● Instructions
a: Please copy the section of the C loop thread that begins at the words "I think that" and stops after "is being searched.", keeping every character unchanged.
b: Name every function that appears in the code of the C loop thread, giving each name once.
Start of Document extract
I'm new to programming and was hoping I could get some help. I'm attempting to create a 'do while' loop in C as part of my CS50 problem sets. I'm attempting to use two different conditions under 'while', but for some reason they are not being recognised. Here's my code
#include <stdio.h>
#include <cs50.h>
int get_height(void);
int main(void)
{
int height = get_height();
printf("you picked %i\n", height);
}
int get_height(void)
{
int height;
do
{
height = get_int("enter height\n");
}
while (height > 8 && height < 1);
return height;
}
I'm trying to force the user to type an integer under 8, but above 0. If I take out either one of the two conditions, that single condition works. If I try to use both conditions however, the code compiles and runs but it doesn't force me to enter a number within the parameters specified. I can just enter any number and it will be accepted. Can anyone help?
EDIT: I'm embarrassed. I misunderstood how AND operators work.
I think that mathematics have not yet found an integer number that can be at the same time less than 1 and greater than 8.
while (height > 8 && height < 1);
It is evident you mean
while (height > 8 || height < 1);
But to make such a condition more clear for yourself it is useful sometimes to write at first the condition for which a number is being searched.
End of Document extract
Start of Input data
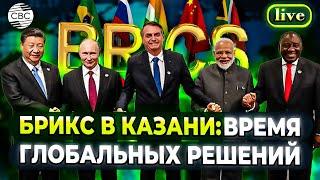 БРИКС 2024 в Казани: Прорывные Решения и Новый Вектор Мирового Лидерства!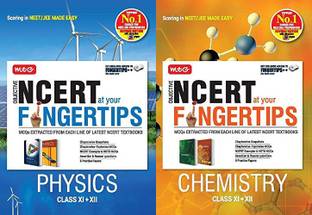 ऑब्जेक्टिव Ncert एट योर फिंगर टिप(Neet) फिज़िक्स एंड केमिस्ट्री कॉम्बो ऑफर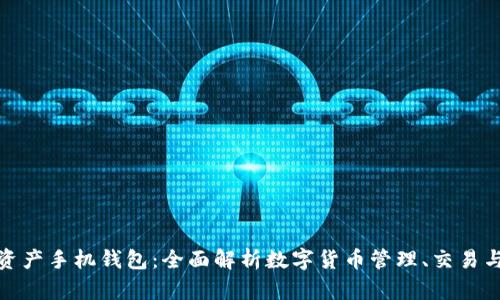 数字资产手机钱包：全面解析数字货币管理、交易与安全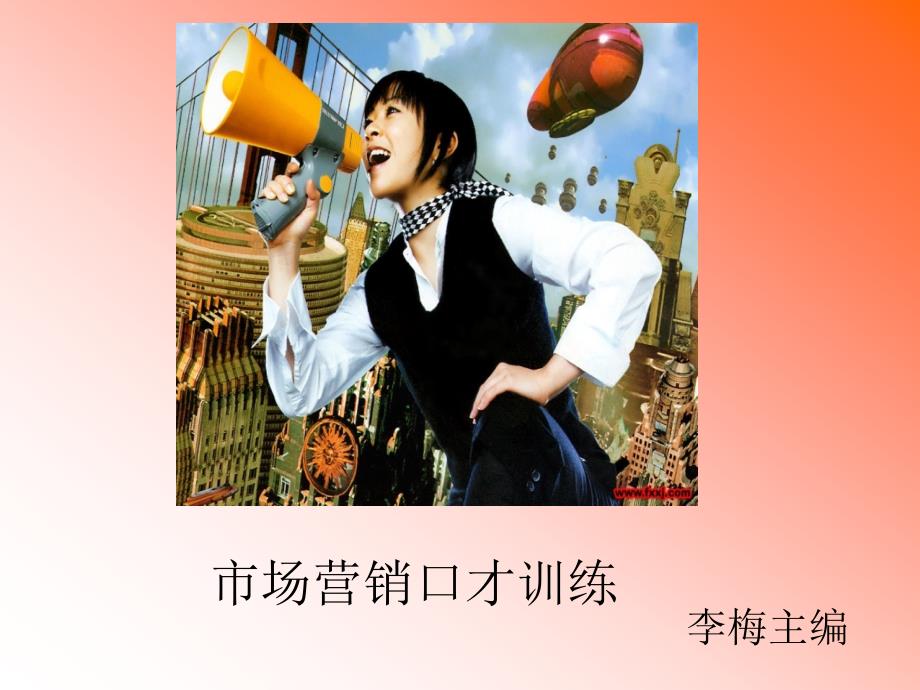 市场营销口才训练-李红梅.ppt_第1页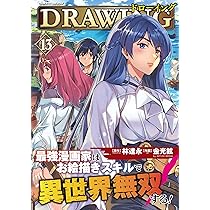 ドローイング 最強漫画家はお絵描きスキルで異世界無双する!1-13巻セット Amazon.co.jp: ドローイング 最強漫画家はお絵描きスキルで異世界無双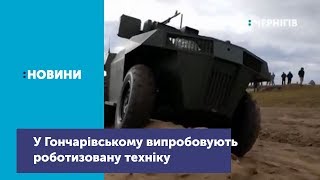 У Гончарівському науковці протестували  роботизовані та безпілотні авіаційні комплекси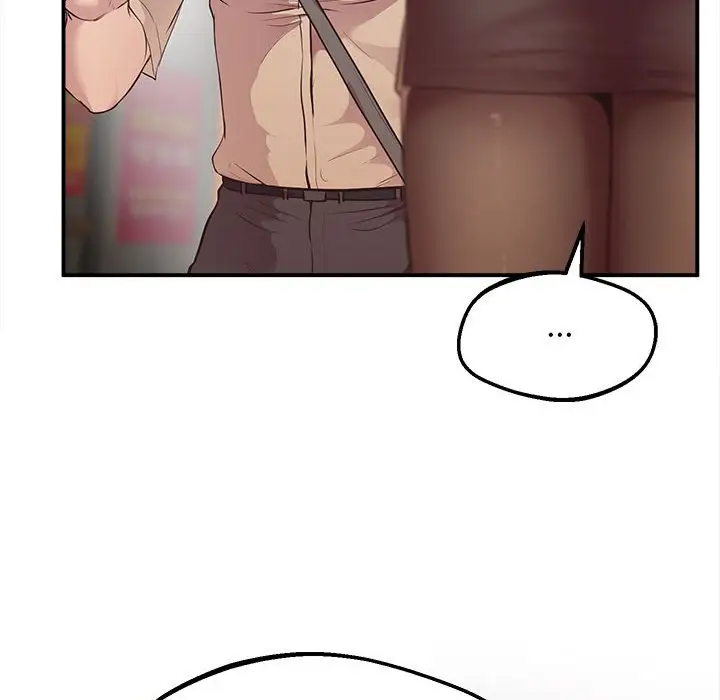 漫画《超人气美术家教/上门男家教》第15话第154张图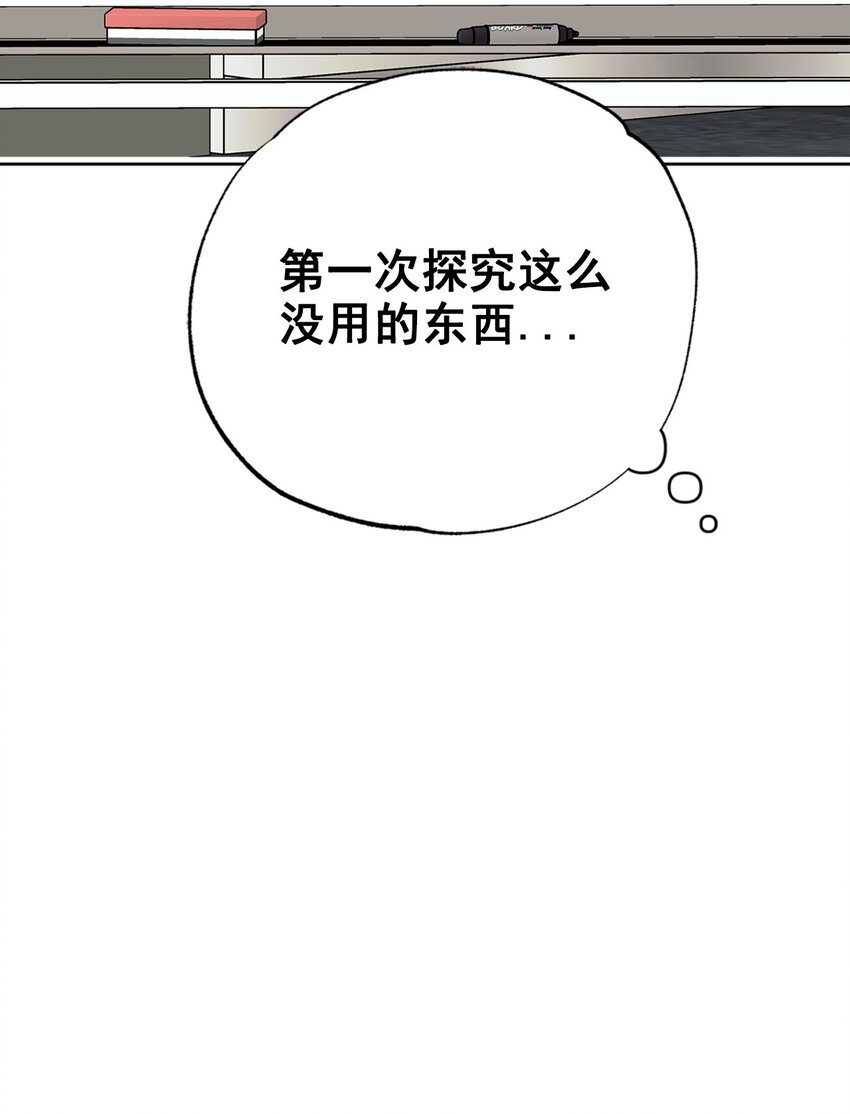《素拉与海娜》番外 坚持不下去 第34页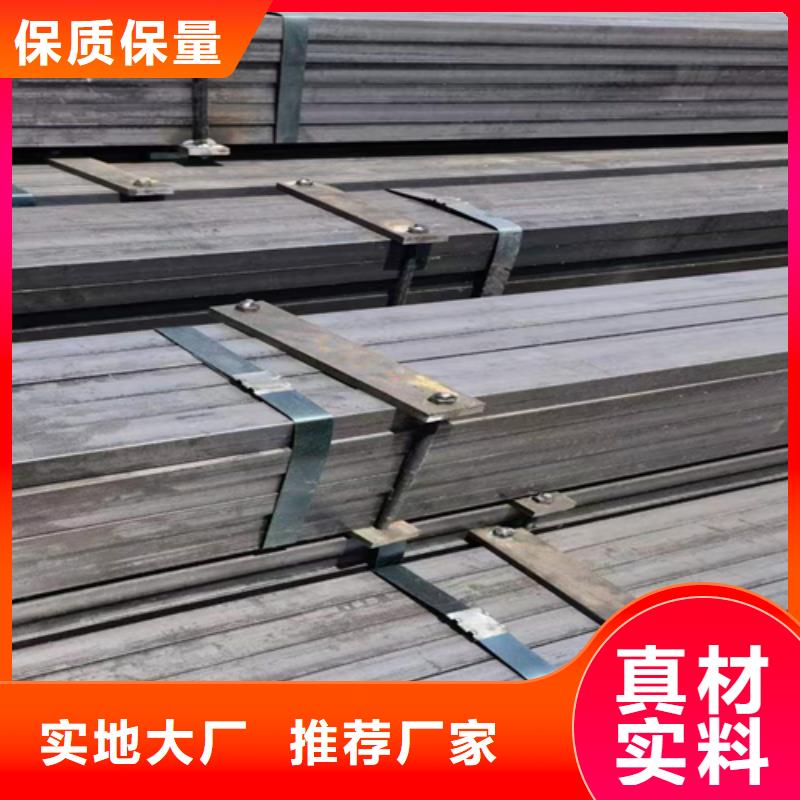35CrMo方钢方铁大厂质量可靠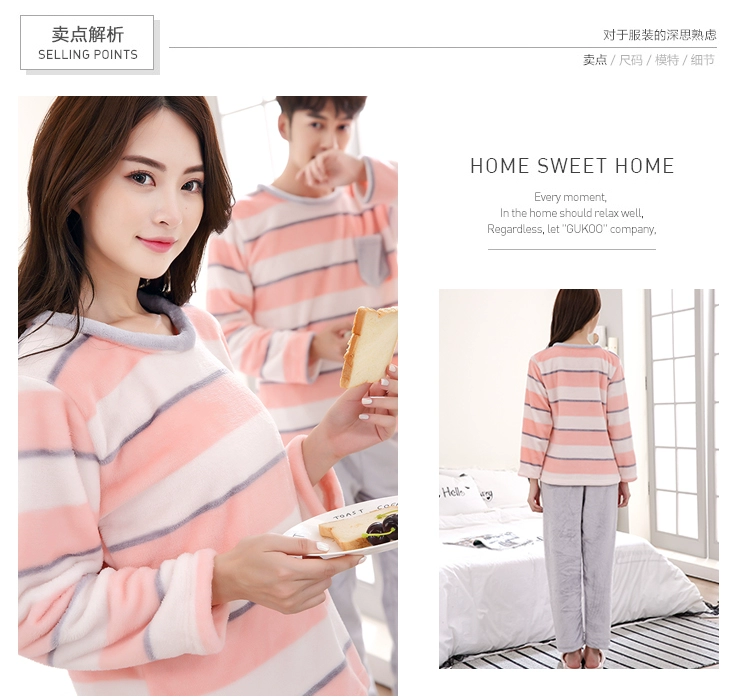 Flannel ấm đôi vài bộ đồ ngủ dài tay mùa đông mũ san hô lông cừu cổ tròn phim hoạt hình dễ thương dịch vụ nhà phù hợp bộ thể thao nữ mùa đông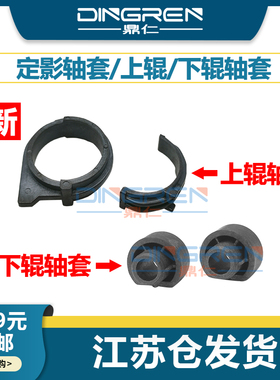 适用兄弟L2520 L2300 L2340 L2365定影轴套 联想M7615 M7625 M7626 M7628 M7685 M7686DXF上辊轴套 下辊轴套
End of Input data
● Answers by item number
a:
I think that mathematics have not yet found an integer number that can be at the same time less than 1 and greater than 8.
while (height > 8 && height < 1);
It is evident you mean
while (height > 8 || height < 1);
But to make such a condition more clear for yourself it is useful sometimes to write at first the condition for which a number is being searched.

b:
get_height
main
printf
get_int